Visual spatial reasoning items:
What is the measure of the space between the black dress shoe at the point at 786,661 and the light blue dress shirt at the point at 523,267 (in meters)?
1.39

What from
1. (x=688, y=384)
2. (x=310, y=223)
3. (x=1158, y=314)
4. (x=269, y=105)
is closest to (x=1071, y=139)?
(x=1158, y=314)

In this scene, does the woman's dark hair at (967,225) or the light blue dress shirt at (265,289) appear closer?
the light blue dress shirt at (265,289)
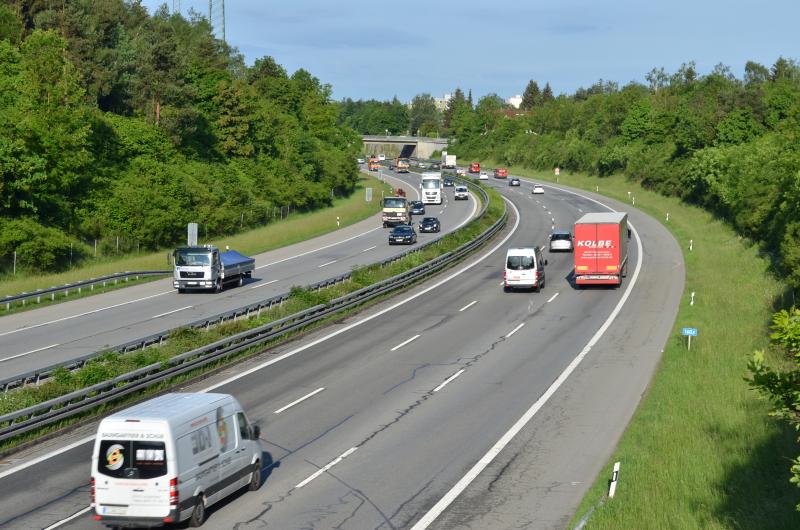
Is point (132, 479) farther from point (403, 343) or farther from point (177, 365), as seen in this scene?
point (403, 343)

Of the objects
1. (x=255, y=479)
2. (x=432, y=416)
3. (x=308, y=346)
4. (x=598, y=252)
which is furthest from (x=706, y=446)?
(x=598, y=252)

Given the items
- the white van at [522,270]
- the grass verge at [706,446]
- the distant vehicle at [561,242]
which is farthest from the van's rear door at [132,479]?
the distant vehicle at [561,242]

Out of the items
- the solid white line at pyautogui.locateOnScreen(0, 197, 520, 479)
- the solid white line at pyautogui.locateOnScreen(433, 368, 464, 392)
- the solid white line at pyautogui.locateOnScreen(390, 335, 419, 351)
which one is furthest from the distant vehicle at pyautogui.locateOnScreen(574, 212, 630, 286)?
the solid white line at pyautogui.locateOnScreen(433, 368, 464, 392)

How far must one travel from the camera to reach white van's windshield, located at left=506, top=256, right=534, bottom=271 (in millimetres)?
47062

### Aim of the exercise
Copy every entry above word for word, omitting the picture.

### Response to this exercise
What is the measure of the space between the black dress shoe at the point at 786,661 and the light blue dress shirt at the point at 523,267 (in meters)?
1.39

What from
1. (x=688, y=384)
2. (x=310, y=223)
3. (x=1158, y=314)
4. (x=269, y=105)
is closest to (x=1071, y=139)?
(x=1158, y=314)

In this scene, does the woman's dark hair at (967,225) or the light blue dress shirt at (265,289) appear closer?
the light blue dress shirt at (265,289)
Is point (132, 479) farther from point (403, 343) or farther from point (177, 365), as seen in this scene?
point (403, 343)

Of the objects
1. (x=255, y=479)
2. (x=432, y=416)
3. (x=308, y=346)
4. (x=598, y=252)
which is furthest from (x=706, y=446)?
(x=598, y=252)

Given the items
- the white van at [522,270]
- the grass verge at [706,446]
- the distant vehicle at [561,242]
which is farthest from the van's rear door at [132,479]?
the distant vehicle at [561,242]

Out of the items
- the solid white line at pyautogui.locateOnScreen(0, 197, 520, 479)
- the solid white line at pyautogui.locateOnScreen(433, 368, 464, 392)
- the solid white line at pyautogui.locateOnScreen(390, 335, 419, 351)
which one is furthest from the distant vehicle at pyautogui.locateOnScreen(574, 212, 630, 286)?
the solid white line at pyautogui.locateOnScreen(433, 368, 464, 392)

How far must one travel from the camera to reach white van's windshield, located at left=506, top=256, right=534, bottom=271 (in millimetres)?
47062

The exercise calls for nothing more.